◆ 本文抜粋 ◆
説明

車両用運転支援装置、及び、運転支援システム

【課題】他車両の運転者に関する情報に基づいて適切な運転支援制御を行なうことが可能な車両用運転支援装置、及びこれを含む運転支援システムを提供すること。
【解決手段】自車両の現在位置を特定する現在位置特定手段と、無線通信を行なう通信手段と、運転支援動作を行なう車載機器を制御する制御手段と、を備え、現在位置特定手段により特定された自車両の現在位置を含む要求信号を通信手段により車外設備に送信し、要求信号に対する応答として通信手段により受信された自車両周辺を走行する他車両の運転者に関する運転者情報に基づいて、制御手段の制御内容を決定及び/又は変更することを特徴とする、車両用運転支援装置。

【発明の詳細な説明】
【技術分野】
【0001】
本発明は、自車両周辺を走行する他車両の存在に基づき車載機器による運転支援動作を行なう車両用運転支援装置、及び、これと情報センターとにより実現される運転支援システムに関する。
【背景技術】
【0002】
従来、他の移動体(車両や船舶等)に関する情報を移動体間又はセンターとの通信により取得し、当該情報に基づいて他の移動体の安全度を判定し、判定結果を出力する装置についての発明が開示されている(例えば、特許文献1参照)。この装置では、他の移動体の使用者(運転者)の運転歴や交通違反歴、事故歴、当該他の移動体の位置や速度、進行方向等に対して重み付けして安全度を判定することにより、適切な判定を行なって出力することができるものとしている。
【特許文献1】特開2006−85336号公報
【発明の開示】
【発明が解決しようとする課題】
【0003】
上記従来の装置に関する発明では、交通違反歴や事故歴等により判定された他の移動体の安全度を出力、すなわち表示等することが記載されているが、この結果、運転者が単に危険度の高い移動体の存在を知ることができるのみであって、具体的にどのように回避や注意を行なえばよいかを自分で考慮判断しなければならない。従って、運転者の注意負担が過大なものとなる。
【0004】
また、上記従来の装置に関する発明では、移動体制御部を備え、他の移動体の安全度(危険度)に基づいて移動体の走行状態を制御することについて一応触れられてはいるが、具体的に、如何なる機器に対して如何なる内容の制御を行なうかについての記載は全くなされていない。従って、他の移動体やその運転者に起因する危険を回避するための制御を、適切に行なうことができない場合が生じる。
【0005】
本発明はこのような課題を解決するためのものであり、他車両の運転者に関する情報に基づいて適切な運転支援制御を行なうことが可能な車両用運転支援装置、及びこれを含む運転支援システムを提供することを、主たる目的とする。
【課題を解決するための手段】
【0006】
上記目的を達成するための本発明の第1の態様は、自車両の現在位置を特定する現在位置特定手段と、無線通信を行なう通信手段と、運転支援動作を行なう車載機器を制御する制御手段と、を備え、現在位置特定手段により特定された自車両の現在位置を含む要求信号を通信手段により車外設備に送信し、要求信号に対する応答として通信手段により受信された自車両周辺を走行する他車両の運転者に関する運転者情報に基づいて、制御手段の制御内容を決定及び/又は変更することを特徴とする、車両用運転支援装置である。ここで、「車外設備」とは、情報センターのような設備であってもよいし、他車両であってもよい。

◆ 問題 1 ◆
本文抜粋では、「車外設備」として何があげられていますか。

◆ 提供データ ◆
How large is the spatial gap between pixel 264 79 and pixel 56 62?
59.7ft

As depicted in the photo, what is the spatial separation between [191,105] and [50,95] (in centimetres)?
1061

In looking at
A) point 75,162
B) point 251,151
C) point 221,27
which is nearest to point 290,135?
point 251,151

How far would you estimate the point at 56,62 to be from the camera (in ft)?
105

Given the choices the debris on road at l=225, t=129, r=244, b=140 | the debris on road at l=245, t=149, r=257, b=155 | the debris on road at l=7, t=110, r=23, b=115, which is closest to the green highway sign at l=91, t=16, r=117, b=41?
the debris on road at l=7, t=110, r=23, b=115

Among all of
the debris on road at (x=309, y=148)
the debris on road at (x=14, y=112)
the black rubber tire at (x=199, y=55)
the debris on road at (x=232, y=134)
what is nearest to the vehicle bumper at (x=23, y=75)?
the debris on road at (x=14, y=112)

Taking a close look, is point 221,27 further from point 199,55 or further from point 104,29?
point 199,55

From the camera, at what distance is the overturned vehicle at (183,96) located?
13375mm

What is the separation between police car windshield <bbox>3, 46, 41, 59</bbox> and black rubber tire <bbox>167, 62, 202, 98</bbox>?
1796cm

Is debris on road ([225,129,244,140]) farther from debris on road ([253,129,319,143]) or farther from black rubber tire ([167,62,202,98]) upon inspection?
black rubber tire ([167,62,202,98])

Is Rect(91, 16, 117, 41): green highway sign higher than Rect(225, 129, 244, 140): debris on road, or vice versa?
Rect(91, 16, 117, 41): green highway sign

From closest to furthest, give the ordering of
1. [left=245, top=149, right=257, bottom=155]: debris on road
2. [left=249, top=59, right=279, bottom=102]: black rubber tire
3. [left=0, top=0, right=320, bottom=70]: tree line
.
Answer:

◆ 問題 2 ◆
エントリのうち「Is Rect(91, 16, 117, 41): green」を含む行から、エントリの最後の行までを書き写してください。最初と最後の行も含め、一字も変えないでください。

◆ 正解 1 ◆
情報センターのような設備、または他車両です。

◆ 正解 2 ◆
Is Rect(91, 16, 117, 41): green highway sign higher than Rect(225, 129, 244, 140): debris on road, or vice versa?
Rect(91, 16, 117, 41): green highway sign

From closest to furthest, give the ordering of
1. [left=245, top=149, right=257, bottom=155]: debris on road
2. [left=249, top=59, right=279, bottom=102]: black rubber tire
3. [left=0, top=0, right=320, bottom=70]: tree line
.
Answer:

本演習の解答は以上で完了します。